Kmark: Mark-Weighted K Function

An object of class "fv" (see fv.object).Essentially a data frame containing numeric columnstogether with a column or columns named "iso" and/or "trans", according to the selected edge corrections. These columns contain estimates of the mark-weighted $K$ function $K[f](r)$ obtained by the edge corrections named (if returnL=FALSE).

The mark-weighted $K$ function is defined so that $$ \lambda K_f(r) = \frac{C_f(r)}{E[ f(M_1, M_2) ]} $$ where $$ C_f(r) = E \left[ \sum_{x \in X} f(m(u), m(x)) 1{0 < ||u - x|| \le r} \; \big| \; u \in X \right] $$ for any spatial location $u$ taken to be a typical point of the point process $X$. Here $d(u,x)$ is the euclidean distance between $u$ and $x$, so that the sum is taken over all random points $x$ that lie within a distance $r$ of the point $u$. The function $C[f](r)$ is the unnormalised mark-weighted $K$ function. To obtain $K[f](r)$ we standardise $C[f](r)$ by dividing by $E[f(M1,M2)]$, the expected value of $f(M1,M2)$ when $M1$ and $M2$ are independent random marks with the same distribution as the marks in the point process.

Under the hypothesis of random labelling, the mark-weighted $K$ function is equal to Ripley's $K$ function, $K[f](r) = K(r)$.

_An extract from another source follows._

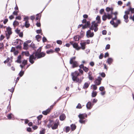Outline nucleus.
Instances as JSON below:
<instances>
[{"instance_id":"nucleus-60","label":"nucleus","mask_w":134,"mask_h":134,"mask_svg":"<svg viewBox=\"0 0 134 134\" xmlns=\"http://www.w3.org/2000/svg\"><path fill=\"white\" fill-rule=\"evenodd\" d=\"M27 131L28 132H31V129L30 127L27 128Z\"/></svg>"},{"instance_id":"nucleus-8","label":"nucleus","mask_w":134,"mask_h":134,"mask_svg":"<svg viewBox=\"0 0 134 134\" xmlns=\"http://www.w3.org/2000/svg\"><path fill=\"white\" fill-rule=\"evenodd\" d=\"M76 57H73L71 58L70 61V63L72 65V67L74 68L78 66V65L77 62L75 61Z\"/></svg>"},{"instance_id":"nucleus-40","label":"nucleus","mask_w":134,"mask_h":134,"mask_svg":"<svg viewBox=\"0 0 134 134\" xmlns=\"http://www.w3.org/2000/svg\"><path fill=\"white\" fill-rule=\"evenodd\" d=\"M82 108L81 105L80 103H79L76 107L77 109H81Z\"/></svg>"},{"instance_id":"nucleus-42","label":"nucleus","mask_w":134,"mask_h":134,"mask_svg":"<svg viewBox=\"0 0 134 134\" xmlns=\"http://www.w3.org/2000/svg\"><path fill=\"white\" fill-rule=\"evenodd\" d=\"M27 44L26 43H24V48L25 49H27Z\"/></svg>"},{"instance_id":"nucleus-20","label":"nucleus","mask_w":134,"mask_h":134,"mask_svg":"<svg viewBox=\"0 0 134 134\" xmlns=\"http://www.w3.org/2000/svg\"><path fill=\"white\" fill-rule=\"evenodd\" d=\"M65 118V116L64 114H61L59 117L60 120L61 121H63L64 120Z\"/></svg>"},{"instance_id":"nucleus-56","label":"nucleus","mask_w":134,"mask_h":134,"mask_svg":"<svg viewBox=\"0 0 134 134\" xmlns=\"http://www.w3.org/2000/svg\"><path fill=\"white\" fill-rule=\"evenodd\" d=\"M103 57V55L102 53H101L99 57V59H102Z\"/></svg>"},{"instance_id":"nucleus-26","label":"nucleus","mask_w":134,"mask_h":134,"mask_svg":"<svg viewBox=\"0 0 134 134\" xmlns=\"http://www.w3.org/2000/svg\"><path fill=\"white\" fill-rule=\"evenodd\" d=\"M97 92L96 91H93L92 93V97H95L97 95Z\"/></svg>"},{"instance_id":"nucleus-2","label":"nucleus","mask_w":134,"mask_h":134,"mask_svg":"<svg viewBox=\"0 0 134 134\" xmlns=\"http://www.w3.org/2000/svg\"><path fill=\"white\" fill-rule=\"evenodd\" d=\"M48 122L47 125L48 127L49 128L51 127L53 130L57 129L59 124V120H57L55 121H54L51 120H49L48 121H45V123L46 124Z\"/></svg>"},{"instance_id":"nucleus-14","label":"nucleus","mask_w":134,"mask_h":134,"mask_svg":"<svg viewBox=\"0 0 134 134\" xmlns=\"http://www.w3.org/2000/svg\"><path fill=\"white\" fill-rule=\"evenodd\" d=\"M70 43L73 46V47L76 50H78L81 49V47L78 46V44L76 43H73L72 41H71Z\"/></svg>"},{"instance_id":"nucleus-41","label":"nucleus","mask_w":134,"mask_h":134,"mask_svg":"<svg viewBox=\"0 0 134 134\" xmlns=\"http://www.w3.org/2000/svg\"><path fill=\"white\" fill-rule=\"evenodd\" d=\"M56 42L57 44L60 45L62 44V41L60 40H57Z\"/></svg>"},{"instance_id":"nucleus-13","label":"nucleus","mask_w":134,"mask_h":134,"mask_svg":"<svg viewBox=\"0 0 134 134\" xmlns=\"http://www.w3.org/2000/svg\"><path fill=\"white\" fill-rule=\"evenodd\" d=\"M90 30H88L86 32V36L88 38L89 37H92L94 35L93 32H91Z\"/></svg>"},{"instance_id":"nucleus-3","label":"nucleus","mask_w":134,"mask_h":134,"mask_svg":"<svg viewBox=\"0 0 134 134\" xmlns=\"http://www.w3.org/2000/svg\"><path fill=\"white\" fill-rule=\"evenodd\" d=\"M96 21H94L92 23V25L90 27V30H94L95 32L97 31L98 28L97 26H98V24H99L101 23L100 17L98 16L96 18Z\"/></svg>"},{"instance_id":"nucleus-17","label":"nucleus","mask_w":134,"mask_h":134,"mask_svg":"<svg viewBox=\"0 0 134 134\" xmlns=\"http://www.w3.org/2000/svg\"><path fill=\"white\" fill-rule=\"evenodd\" d=\"M42 117V115H40L39 116L37 117V120H36V121L37 122V123L36 124H40L41 123V121L40 120Z\"/></svg>"},{"instance_id":"nucleus-36","label":"nucleus","mask_w":134,"mask_h":134,"mask_svg":"<svg viewBox=\"0 0 134 134\" xmlns=\"http://www.w3.org/2000/svg\"><path fill=\"white\" fill-rule=\"evenodd\" d=\"M73 39L74 41H78L79 40V38H78V36H75L73 37Z\"/></svg>"},{"instance_id":"nucleus-6","label":"nucleus","mask_w":134,"mask_h":134,"mask_svg":"<svg viewBox=\"0 0 134 134\" xmlns=\"http://www.w3.org/2000/svg\"><path fill=\"white\" fill-rule=\"evenodd\" d=\"M78 117L80 119L79 120V122L81 124H85L86 122L87 121V119L83 120L84 119L86 118L87 117V114L84 113L82 114H80L78 115Z\"/></svg>"},{"instance_id":"nucleus-16","label":"nucleus","mask_w":134,"mask_h":134,"mask_svg":"<svg viewBox=\"0 0 134 134\" xmlns=\"http://www.w3.org/2000/svg\"><path fill=\"white\" fill-rule=\"evenodd\" d=\"M7 117L8 119L10 120L12 119L14 120V116L12 113H10L7 115Z\"/></svg>"},{"instance_id":"nucleus-30","label":"nucleus","mask_w":134,"mask_h":134,"mask_svg":"<svg viewBox=\"0 0 134 134\" xmlns=\"http://www.w3.org/2000/svg\"><path fill=\"white\" fill-rule=\"evenodd\" d=\"M45 132V129H42L40 132V134H44Z\"/></svg>"},{"instance_id":"nucleus-38","label":"nucleus","mask_w":134,"mask_h":134,"mask_svg":"<svg viewBox=\"0 0 134 134\" xmlns=\"http://www.w3.org/2000/svg\"><path fill=\"white\" fill-rule=\"evenodd\" d=\"M4 48V45L2 43H0V49H2Z\"/></svg>"},{"instance_id":"nucleus-12","label":"nucleus","mask_w":134,"mask_h":134,"mask_svg":"<svg viewBox=\"0 0 134 134\" xmlns=\"http://www.w3.org/2000/svg\"><path fill=\"white\" fill-rule=\"evenodd\" d=\"M53 105H51L49 108L46 110L43 111L42 112V113L44 115H47L50 112L51 109L53 108Z\"/></svg>"},{"instance_id":"nucleus-27","label":"nucleus","mask_w":134,"mask_h":134,"mask_svg":"<svg viewBox=\"0 0 134 134\" xmlns=\"http://www.w3.org/2000/svg\"><path fill=\"white\" fill-rule=\"evenodd\" d=\"M19 24V22L18 21H17L16 20H15L13 22V25L14 26V27H15L16 26L18 25Z\"/></svg>"},{"instance_id":"nucleus-50","label":"nucleus","mask_w":134,"mask_h":134,"mask_svg":"<svg viewBox=\"0 0 134 134\" xmlns=\"http://www.w3.org/2000/svg\"><path fill=\"white\" fill-rule=\"evenodd\" d=\"M104 10L103 9H100V13L101 14H102L104 12Z\"/></svg>"},{"instance_id":"nucleus-44","label":"nucleus","mask_w":134,"mask_h":134,"mask_svg":"<svg viewBox=\"0 0 134 134\" xmlns=\"http://www.w3.org/2000/svg\"><path fill=\"white\" fill-rule=\"evenodd\" d=\"M47 41V39L44 37H43L42 38V41L43 43L46 42Z\"/></svg>"},{"instance_id":"nucleus-37","label":"nucleus","mask_w":134,"mask_h":134,"mask_svg":"<svg viewBox=\"0 0 134 134\" xmlns=\"http://www.w3.org/2000/svg\"><path fill=\"white\" fill-rule=\"evenodd\" d=\"M24 71H22L21 70L19 74V76L21 77L24 74Z\"/></svg>"},{"instance_id":"nucleus-18","label":"nucleus","mask_w":134,"mask_h":134,"mask_svg":"<svg viewBox=\"0 0 134 134\" xmlns=\"http://www.w3.org/2000/svg\"><path fill=\"white\" fill-rule=\"evenodd\" d=\"M81 47V48L83 50H84L85 48L86 42H81L80 43Z\"/></svg>"},{"instance_id":"nucleus-59","label":"nucleus","mask_w":134,"mask_h":134,"mask_svg":"<svg viewBox=\"0 0 134 134\" xmlns=\"http://www.w3.org/2000/svg\"><path fill=\"white\" fill-rule=\"evenodd\" d=\"M90 64L91 66H93L94 65V63L93 62H92L90 63Z\"/></svg>"},{"instance_id":"nucleus-9","label":"nucleus","mask_w":134,"mask_h":134,"mask_svg":"<svg viewBox=\"0 0 134 134\" xmlns=\"http://www.w3.org/2000/svg\"><path fill=\"white\" fill-rule=\"evenodd\" d=\"M21 40L20 39H17L13 41L12 42V44L13 45H17V48H21Z\"/></svg>"},{"instance_id":"nucleus-35","label":"nucleus","mask_w":134,"mask_h":134,"mask_svg":"<svg viewBox=\"0 0 134 134\" xmlns=\"http://www.w3.org/2000/svg\"><path fill=\"white\" fill-rule=\"evenodd\" d=\"M83 69L86 72H88L89 70L88 68L85 66L83 67Z\"/></svg>"},{"instance_id":"nucleus-61","label":"nucleus","mask_w":134,"mask_h":134,"mask_svg":"<svg viewBox=\"0 0 134 134\" xmlns=\"http://www.w3.org/2000/svg\"><path fill=\"white\" fill-rule=\"evenodd\" d=\"M16 19L19 20H20L21 19V17L20 16H18L16 17Z\"/></svg>"},{"instance_id":"nucleus-48","label":"nucleus","mask_w":134,"mask_h":134,"mask_svg":"<svg viewBox=\"0 0 134 134\" xmlns=\"http://www.w3.org/2000/svg\"><path fill=\"white\" fill-rule=\"evenodd\" d=\"M14 88L13 87H12L10 89H8V90L12 93H13L14 91Z\"/></svg>"},{"instance_id":"nucleus-22","label":"nucleus","mask_w":134,"mask_h":134,"mask_svg":"<svg viewBox=\"0 0 134 134\" xmlns=\"http://www.w3.org/2000/svg\"><path fill=\"white\" fill-rule=\"evenodd\" d=\"M71 130L73 131L76 129V126L75 124H72L71 125Z\"/></svg>"},{"instance_id":"nucleus-32","label":"nucleus","mask_w":134,"mask_h":134,"mask_svg":"<svg viewBox=\"0 0 134 134\" xmlns=\"http://www.w3.org/2000/svg\"><path fill=\"white\" fill-rule=\"evenodd\" d=\"M70 130V128L69 127H66L65 128V131L66 133L68 132Z\"/></svg>"},{"instance_id":"nucleus-10","label":"nucleus","mask_w":134,"mask_h":134,"mask_svg":"<svg viewBox=\"0 0 134 134\" xmlns=\"http://www.w3.org/2000/svg\"><path fill=\"white\" fill-rule=\"evenodd\" d=\"M11 28L9 27L6 28V31L5 32L6 36L7 39L10 38V35L12 34Z\"/></svg>"},{"instance_id":"nucleus-51","label":"nucleus","mask_w":134,"mask_h":134,"mask_svg":"<svg viewBox=\"0 0 134 134\" xmlns=\"http://www.w3.org/2000/svg\"><path fill=\"white\" fill-rule=\"evenodd\" d=\"M12 58H11L10 59L9 58H7L6 60H7V61L8 62H12Z\"/></svg>"},{"instance_id":"nucleus-19","label":"nucleus","mask_w":134,"mask_h":134,"mask_svg":"<svg viewBox=\"0 0 134 134\" xmlns=\"http://www.w3.org/2000/svg\"><path fill=\"white\" fill-rule=\"evenodd\" d=\"M113 61V59L111 58H109L107 60V62L109 65H111Z\"/></svg>"},{"instance_id":"nucleus-1","label":"nucleus","mask_w":134,"mask_h":134,"mask_svg":"<svg viewBox=\"0 0 134 134\" xmlns=\"http://www.w3.org/2000/svg\"><path fill=\"white\" fill-rule=\"evenodd\" d=\"M45 55V53L43 52L41 53L36 52L34 55L33 54L30 56L29 62L31 64H32L34 63V60L36 58L37 59L41 58L44 57Z\"/></svg>"},{"instance_id":"nucleus-28","label":"nucleus","mask_w":134,"mask_h":134,"mask_svg":"<svg viewBox=\"0 0 134 134\" xmlns=\"http://www.w3.org/2000/svg\"><path fill=\"white\" fill-rule=\"evenodd\" d=\"M54 51L52 49H50L49 50H47L46 51V53L47 54H50L51 53H53L54 52Z\"/></svg>"},{"instance_id":"nucleus-31","label":"nucleus","mask_w":134,"mask_h":134,"mask_svg":"<svg viewBox=\"0 0 134 134\" xmlns=\"http://www.w3.org/2000/svg\"><path fill=\"white\" fill-rule=\"evenodd\" d=\"M97 99L95 98L93 99L92 101V104L93 105H94L95 103H96L97 102Z\"/></svg>"},{"instance_id":"nucleus-47","label":"nucleus","mask_w":134,"mask_h":134,"mask_svg":"<svg viewBox=\"0 0 134 134\" xmlns=\"http://www.w3.org/2000/svg\"><path fill=\"white\" fill-rule=\"evenodd\" d=\"M130 11L129 9H128V10L125 11V15H128V14H129V12Z\"/></svg>"},{"instance_id":"nucleus-25","label":"nucleus","mask_w":134,"mask_h":134,"mask_svg":"<svg viewBox=\"0 0 134 134\" xmlns=\"http://www.w3.org/2000/svg\"><path fill=\"white\" fill-rule=\"evenodd\" d=\"M41 36L38 35H37L35 37L36 40L38 42H39L41 39Z\"/></svg>"},{"instance_id":"nucleus-39","label":"nucleus","mask_w":134,"mask_h":134,"mask_svg":"<svg viewBox=\"0 0 134 134\" xmlns=\"http://www.w3.org/2000/svg\"><path fill=\"white\" fill-rule=\"evenodd\" d=\"M27 61L26 60H24L22 62V64L23 65H25L27 63Z\"/></svg>"},{"instance_id":"nucleus-53","label":"nucleus","mask_w":134,"mask_h":134,"mask_svg":"<svg viewBox=\"0 0 134 134\" xmlns=\"http://www.w3.org/2000/svg\"><path fill=\"white\" fill-rule=\"evenodd\" d=\"M101 76L103 77H104L105 76V75L104 72H102L100 74Z\"/></svg>"},{"instance_id":"nucleus-57","label":"nucleus","mask_w":134,"mask_h":134,"mask_svg":"<svg viewBox=\"0 0 134 134\" xmlns=\"http://www.w3.org/2000/svg\"><path fill=\"white\" fill-rule=\"evenodd\" d=\"M107 31L105 30H103L102 31V34L103 35H105L106 34Z\"/></svg>"},{"instance_id":"nucleus-54","label":"nucleus","mask_w":134,"mask_h":134,"mask_svg":"<svg viewBox=\"0 0 134 134\" xmlns=\"http://www.w3.org/2000/svg\"><path fill=\"white\" fill-rule=\"evenodd\" d=\"M18 11H14L13 12V14L14 15H18Z\"/></svg>"},{"instance_id":"nucleus-43","label":"nucleus","mask_w":134,"mask_h":134,"mask_svg":"<svg viewBox=\"0 0 134 134\" xmlns=\"http://www.w3.org/2000/svg\"><path fill=\"white\" fill-rule=\"evenodd\" d=\"M104 90L105 88L103 86L100 87L99 88V90L101 91H102Z\"/></svg>"},{"instance_id":"nucleus-46","label":"nucleus","mask_w":134,"mask_h":134,"mask_svg":"<svg viewBox=\"0 0 134 134\" xmlns=\"http://www.w3.org/2000/svg\"><path fill=\"white\" fill-rule=\"evenodd\" d=\"M130 11H131L132 13H134V8H132L130 7L129 9Z\"/></svg>"},{"instance_id":"nucleus-58","label":"nucleus","mask_w":134,"mask_h":134,"mask_svg":"<svg viewBox=\"0 0 134 134\" xmlns=\"http://www.w3.org/2000/svg\"><path fill=\"white\" fill-rule=\"evenodd\" d=\"M55 52L57 53L58 52L60 51V49L59 48H56L55 49Z\"/></svg>"},{"instance_id":"nucleus-52","label":"nucleus","mask_w":134,"mask_h":134,"mask_svg":"<svg viewBox=\"0 0 134 134\" xmlns=\"http://www.w3.org/2000/svg\"><path fill=\"white\" fill-rule=\"evenodd\" d=\"M4 36L3 35H1L0 37V40L1 41L3 40L4 38Z\"/></svg>"},{"instance_id":"nucleus-21","label":"nucleus","mask_w":134,"mask_h":134,"mask_svg":"<svg viewBox=\"0 0 134 134\" xmlns=\"http://www.w3.org/2000/svg\"><path fill=\"white\" fill-rule=\"evenodd\" d=\"M124 21L127 23L129 21L128 16L127 15H125L124 16Z\"/></svg>"},{"instance_id":"nucleus-55","label":"nucleus","mask_w":134,"mask_h":134,"mask_svg":"<svg viewBox=\"0 0 134 134\" xmlns=\"http://www.w3.org/2000/svg\"><path fill=\"white\" fill-rule=\"evenodd\" d=\"M15 31L16 33L19 34L20 32V30H19L17 29L15 30Z\"/></svg>"},{"instance_id":"nucleus-33","label":"nucleus","mask_w":134,"mask_h":134,"mask_svg":"<svg viewBox=\"0 0 134 134\" xmlns=\"http://www.w3.org/2000/svg\"><path fill=\"white\" fill-rule=\"evenodd\" d=\"M23 53L26 56H29V53L28 52V51H26L23 52Z\"/></svg>"},{"instance_id":"nucleus-24","label":"nucleus","mask_w":134,"mask_h":134,"mask_svg":"<svg viewBox=\"0 0 134 134\" xmlns=\"http://www.w3.org/2000/svg\"><path fill=\"white\" fill-rule=\"evenodd\" d=\"M21 55H19L17 59L16 60V62L18 63H20L21 62Z\"/></svg>"},{"instance_id":"nucleus-5","label":"nucleus","mask_w":134,"mask_h":134,"mask_svg":"<svg viewBox=\"0 0 134 134\" xmlns=\"http://www.w3.org/2000/svg\"><path fill=\"white\" fill-rule=\"evenodd\" d=\"M111 18H112V19L110 21V23L113 25L114 27H117L118 25L120 23V21L119 20H117V16H115L114 18L112 17Z\"/></svg>"},{"instance_id":"nucleus-45","label":"nucleus","mask_w":134,"mask_h":134,"mask_svg":"<svg viewBox=\"0 0 134 134\" xmlns=\"http://www.w3.org/2000/svg\"><path fill=\"white\" fill-rule=\"evenodd\" d=\"M36 16H37L36 18V19L37 20H38L40 18L41 16H40L39 14H37L36 15Z\"/></svg>"},{"instance_id":"nucleus-64","label":"nucleus","mask_w":134,"mask_h":134,"mask_svg":"<svg viewBox=\"0 0 134 134\" xmlns=\"http://www.w3.org/2000/svg\"><path fill=\"white\" fill-rule=\"evenodd\" d=\"M130 19L134 21V15L133 16L130 17Z\"/></svg>"},{"instance_id":"nucleus-34","label":"nucleus","mask_w":134,"mask_h":134,"mask_svg":"<svg viewBox=\"0 0 134 134\" xmlns=\"http://www.w3.org/2000/svg\"><path fill=\"white\" fill-rule=\"evenodd\" d=\"M96 85H92L91 86L92 87L94 90H96L97 88V87Z\"/></svg>"},{"instance_id":"nucleus-4","label":"nucleus","mask_w":134,"mask_h":134,"mask_svg":"<svg viewBox=\"0 0 134 134\" xmlns=\"http://www.w3.org/2000/svg\"><path fill=\"white\" fill-rule=\"evenodd\" d=\"M106 10L107 13L106 14L104 13V15L102 16V20L103 21H105L107 18L110 19L112 18L113 9L111 8L107 7Z\"/></svg>"},{"instance_id":"nucleus-23","label":"nucleus","mask_w":134,"mask_h":134,"mask_svg":"<svg viewBox=\"0 0 134 134\" xmlns=\"http://www.w3.org/2000/svg\"><path fill=\"white\" fill-rule=\"evenodd\" d=\"M25 25V27L26 28H28L30 26V24L29 23V21L28 20H27L26 21Z\"/></svg>"},{"instance_id":"nucleus-7","label":"nucleus","mask_w":134,"mask_h":134,"mask_svg":"<svg viewBox=\"0 0 134 134\" xmlns=\"http://www.w3.org/2000/svg\"><path fill=\"white\" fill-rule=\"evenodd\" d=\"M71 75L72 76V79L74 81H75L77 82H79V79L77 77L80 75V73L78 71H75L72 73Z\"/></svg>"},{"instance_id":"nucleus-63","label":"nucleus","mask_w":134,"mask_h":134,"mask_svg":"<svg viewBox=\"0 0 134 134\" xmlns=\"http://www.w3.org/2000/svg\"><path fill=\"white\" fill-rule=\"evenodd\" d=\"M86 24L87 25L88 27H89L90 25V21H87Z\"/></svg>"},{"instance_id":"nucleus-11","label":"nucleus","mask_w":134,"mask_h":134,"mask_svg":"<svg viewBox=\"0 0 134 134\" xmlns=\"http://www.w3.org/2000/svg\"><path fill=\"white\" fill-rule=\"evenodd\" d=\"M102 80V78L100 77H98V78L96 79L94 81V83L96 85H99L101 84Z\"/></svg>"},{"instance_id":"nucleus-62","label":"nucleus","mask_w":134,"mask_h":134,"mask_svg":"<svg viewBox=\"0 0 134 134\" xmlns=\"http://www.w3.org/2000/svg\"><path fill=\"white\" fill-rule=\"evenodd\" d=\"M15 51V48L14 47H12V48L11 49V52H14Z\"/></svg>"},{"instance_id":"nucleus-29","label":"nucleus","mask_w":134,"mask_h":134,"mask_svg":"<svg viewBox=\"0 0 134 134\" xmlns=\"http://www.w3.org/2000/svg\"><path fill=\"white\" fill-rule=\"evenodd\" d=\"M89 85L88 83L86 82L83 86V88L84 89L87 88L88 87Z\"/></svg>"},{"instance_id":"nucleus-15","label":"nucleus","mask_w":134,"mask_h":134,"mask_svg":"<svg viewBox=\"0 0 134 134\" xmlns=\"http://www.w3.org/2000/svg\"><path fill=\"white\" fill-rule=\"evenodd\" d=\"M93 104L90 101H89L86 105V107L87 109H90L92 107Z\"/></svg>"},{"instance_id":"nucleus-49","label":"nucleus","mask_w":134,"mask_h":134,"mask_svg":"<svg viewBox=\"0 0 134 134\" xmlns=\"http://www.w3.org/2000/svg\"><path fill=\"white\" fill-rule=\"evenodd\" d=\"M110 48V45L109 44H107L105 48V49H108Z\"/></svg>"}]
</instances>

The mark-weighted $K$ function is sometimes called the mark correlation integral because it is related to the mark correlation function $k[f](r)$ and the pair correlation function $g(r)$ by $$ K_f(r) = 2 \pi \int_0^r s k_f(s) \, g(s) \, {\rm d}s $$ See markcorr for a definition of the mark correlation function.

Given a marked point pattern X, this command computes edge-corrected estimates of the mark-weighted $K$ function. If returnL=FALSE then the estimated function $K[f](r)$ is returned; otherwise the function $$ L_f(r) = \sqrt{K_f(r)/\pi} $$ is returned.